*THE PROBLEM:*
A verbatim copy of all the data is required, minus any images.

*INFORMATION PROVIDED:*
--------------------

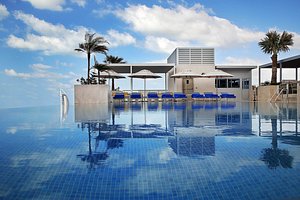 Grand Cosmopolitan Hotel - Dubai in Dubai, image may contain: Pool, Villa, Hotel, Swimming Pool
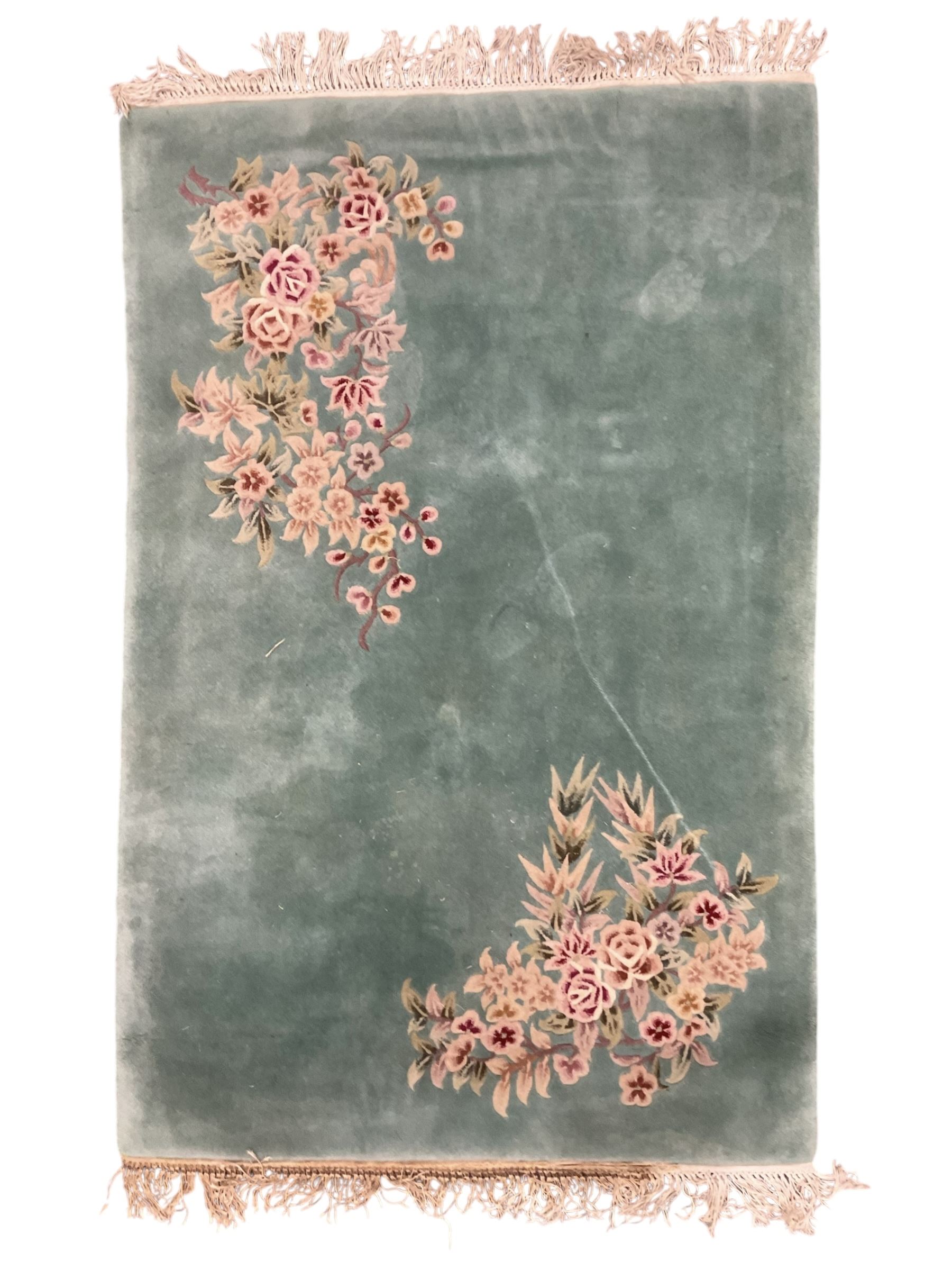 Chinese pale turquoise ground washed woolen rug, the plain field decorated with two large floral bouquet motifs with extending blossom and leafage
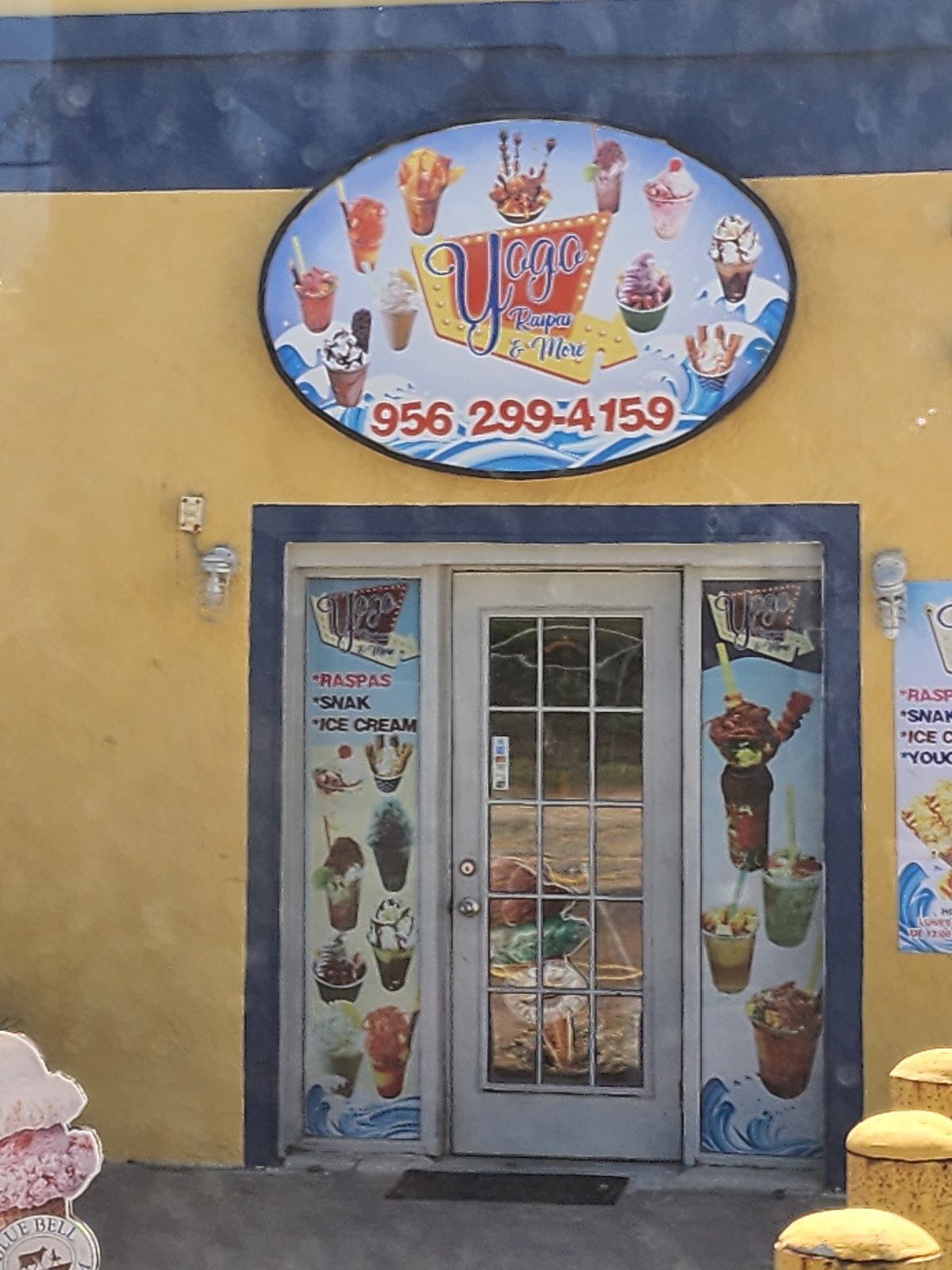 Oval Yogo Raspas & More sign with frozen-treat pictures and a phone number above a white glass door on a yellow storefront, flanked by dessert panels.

--------------------

*TASK OUTPUT:*
 Grand Cosmopolitan Hotel - Dubai in Dubai, image may contain: Pool, Villa, Hotel, Swimming Pool
 Chinese pale turquoise ground washed woolen rug, the plain field decorated with two large floral bouquet motifs with extending blossom and leafage
 Oval Yogo Raspas & More sign with frozen-treat pictures and a phone number above a white glass door on a yellow storefront, flanked by dessert panels.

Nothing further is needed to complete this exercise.